Aims and Fit of Module

This module aims to equip students with both theoretical insight and practical competence in digital signal processing (DSP), emphasizing the mathematical and algorithmic foundations underpinning discrete-time signal analysis and filter design. It builds upon the foundational knowledge of signals and systems introduced in CAN207, enabling students to analyse and apply advanced DSP methods and techniques. Through a balance of analytical theory and MATLAB-based practice, students will develop the ability to translate mathematical models such as the Discrete Fourier Transform (DFT), z-transform, sampling, and quantization into functional digital filter designs and practical implementations. The module provides essential preparation for advanced study in communications, embedded DSP systems, control, and audio/image processing, serving as a critical bridge between theoretical system analysis and real-world DSP applications.

Learning outcomes

A. Mathematically model and analyse linear time-invariant (LTI) systems and digital filters, applying these frameworks to design and evaluate digital signal processing solutions to defined problems.

B. Select and apply appropriate sampling, quantization, filtering, and reconstruction techniques for analogue-to-digital and digital-to-analogue conversion, evaluating their effectiveness in specific applications.

C. Analyse discrete-time signal processing systems by formulating and applying Fourier transforms, z-transforms, and representations of finite impulse response (FIR) and infinite impulse response (IIR) filters.

D. Design FIR digital filters using windowing methods, and IIR digital filters using pole/zero placement, the bilinear transform, or equivalent techniques.

Method of teaching and learning

This module adopts an integrated pedagogical strategy to cultivate both theoretical insight and practical proficiency in digital signal processing and analysis.
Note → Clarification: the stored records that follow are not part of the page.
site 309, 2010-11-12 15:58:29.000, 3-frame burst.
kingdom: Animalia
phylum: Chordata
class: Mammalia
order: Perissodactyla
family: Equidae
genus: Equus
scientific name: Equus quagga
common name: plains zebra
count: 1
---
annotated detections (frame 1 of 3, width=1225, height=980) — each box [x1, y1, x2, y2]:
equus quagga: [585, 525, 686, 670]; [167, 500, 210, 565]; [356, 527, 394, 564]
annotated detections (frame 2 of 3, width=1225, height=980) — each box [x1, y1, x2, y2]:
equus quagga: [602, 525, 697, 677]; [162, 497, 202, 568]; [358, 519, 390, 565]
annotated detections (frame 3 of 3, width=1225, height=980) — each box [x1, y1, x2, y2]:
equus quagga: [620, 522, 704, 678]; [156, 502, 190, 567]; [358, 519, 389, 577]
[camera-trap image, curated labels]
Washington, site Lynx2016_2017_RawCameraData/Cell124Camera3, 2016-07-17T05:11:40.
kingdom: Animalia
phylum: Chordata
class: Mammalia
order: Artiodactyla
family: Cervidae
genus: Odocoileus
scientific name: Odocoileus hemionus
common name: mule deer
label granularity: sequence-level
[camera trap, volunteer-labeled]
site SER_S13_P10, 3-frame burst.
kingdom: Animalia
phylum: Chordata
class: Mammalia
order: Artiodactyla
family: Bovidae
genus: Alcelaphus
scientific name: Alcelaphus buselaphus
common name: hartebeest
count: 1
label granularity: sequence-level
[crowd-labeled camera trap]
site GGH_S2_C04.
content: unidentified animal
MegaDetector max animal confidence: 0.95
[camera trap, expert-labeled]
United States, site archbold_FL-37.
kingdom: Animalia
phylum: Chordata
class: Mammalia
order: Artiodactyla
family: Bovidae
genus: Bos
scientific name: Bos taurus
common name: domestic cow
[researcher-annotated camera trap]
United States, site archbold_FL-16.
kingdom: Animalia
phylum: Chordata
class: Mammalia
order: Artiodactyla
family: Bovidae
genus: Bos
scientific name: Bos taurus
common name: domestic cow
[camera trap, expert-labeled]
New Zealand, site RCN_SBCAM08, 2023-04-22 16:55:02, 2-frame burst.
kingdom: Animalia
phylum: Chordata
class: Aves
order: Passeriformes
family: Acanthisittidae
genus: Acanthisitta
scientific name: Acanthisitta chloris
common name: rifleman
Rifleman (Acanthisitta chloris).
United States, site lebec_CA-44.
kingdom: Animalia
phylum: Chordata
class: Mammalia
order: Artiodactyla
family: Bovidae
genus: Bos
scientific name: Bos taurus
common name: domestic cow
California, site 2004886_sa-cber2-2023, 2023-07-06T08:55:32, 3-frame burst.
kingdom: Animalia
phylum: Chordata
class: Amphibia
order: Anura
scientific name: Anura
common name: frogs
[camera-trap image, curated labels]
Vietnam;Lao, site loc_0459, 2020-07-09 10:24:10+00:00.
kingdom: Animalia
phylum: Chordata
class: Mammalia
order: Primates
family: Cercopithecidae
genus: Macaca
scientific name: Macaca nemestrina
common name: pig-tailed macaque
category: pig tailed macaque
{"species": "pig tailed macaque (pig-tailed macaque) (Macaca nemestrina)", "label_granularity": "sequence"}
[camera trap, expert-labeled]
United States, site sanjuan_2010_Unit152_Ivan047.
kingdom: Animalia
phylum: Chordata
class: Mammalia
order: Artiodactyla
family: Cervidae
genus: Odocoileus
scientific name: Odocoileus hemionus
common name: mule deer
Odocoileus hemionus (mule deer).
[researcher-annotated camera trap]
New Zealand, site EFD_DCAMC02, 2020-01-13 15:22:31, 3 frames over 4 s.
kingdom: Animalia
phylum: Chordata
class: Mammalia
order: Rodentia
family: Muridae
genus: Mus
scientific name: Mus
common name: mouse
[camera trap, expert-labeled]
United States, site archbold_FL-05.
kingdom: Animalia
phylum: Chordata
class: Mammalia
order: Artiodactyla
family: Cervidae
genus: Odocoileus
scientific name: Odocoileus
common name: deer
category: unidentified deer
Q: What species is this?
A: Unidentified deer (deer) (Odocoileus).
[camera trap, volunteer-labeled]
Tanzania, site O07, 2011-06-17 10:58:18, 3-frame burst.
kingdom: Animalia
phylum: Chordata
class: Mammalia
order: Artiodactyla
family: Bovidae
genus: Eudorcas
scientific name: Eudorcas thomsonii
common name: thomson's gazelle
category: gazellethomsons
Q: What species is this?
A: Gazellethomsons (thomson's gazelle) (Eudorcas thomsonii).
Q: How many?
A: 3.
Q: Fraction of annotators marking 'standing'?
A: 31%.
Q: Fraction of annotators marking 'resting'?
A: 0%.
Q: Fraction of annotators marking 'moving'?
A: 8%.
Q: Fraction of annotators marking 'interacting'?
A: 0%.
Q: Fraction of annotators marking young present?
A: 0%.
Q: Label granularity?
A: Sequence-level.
Formal lectures introduce the foundational mathematical concepts, analytical frameworks, and algorithmic techniques such as the DFT and Fast Fourier Transform (FFT), the z-transform, and digital filter design. Structured problem sheets reinforce students in consolidating knowledge, strengthening analytical reasoning, and developing computational fluency. MATLAB-based laboratory sessions provide practical exposure to the implementation, evaluation, testing, and debugging of DSP algorithms, thereby reinforcing the connection between theoretical foundations and real-world applications. Continuous formative feedback is provided through in-class discussions, guided problem-solving opportunities, and scheduled office hours, ensuring students remain well supported throughout the learning process. This module will adopt a three-stage initial assessment strategy comprising two coursework components and a final examination. The final examination evaluates the full range of learning outcomes, whereas the two coursework components provide staged evidence of student progress. Each coursework consists of one assignment and one laboratory session. Coursework 1 focuses on foundational analytical and computational skills, assessing Learning Outcomes A, B, and C. Coursework 2 emphasises digital filter design, implementation, and evaluation, assessing Learning Outcomes A, C, and D. The rationale for including two “Assignment and Lab” components with similar formats is to ensure structured progression across the module. Although equivalently titled, they serve distinct pedagogical purposes: Coursework 1 consolidates analytical skills of core contents introduced in the first half of the module, while Coursework 2 evaluates students’ ability to integrate, apply, and critically appraise techniques introduced in the second half. This design ensures that students receive timely feedback at two critical learning stages, demonstrate competency across both analytical and practical domains, and progressively build the depth of knowledge and skills required for the cumulative final examination. This staged assessment approach therefore enhances transparency, reinforces constructive alignment with the learning outcomes, and supports effective, sustained learning across the semester.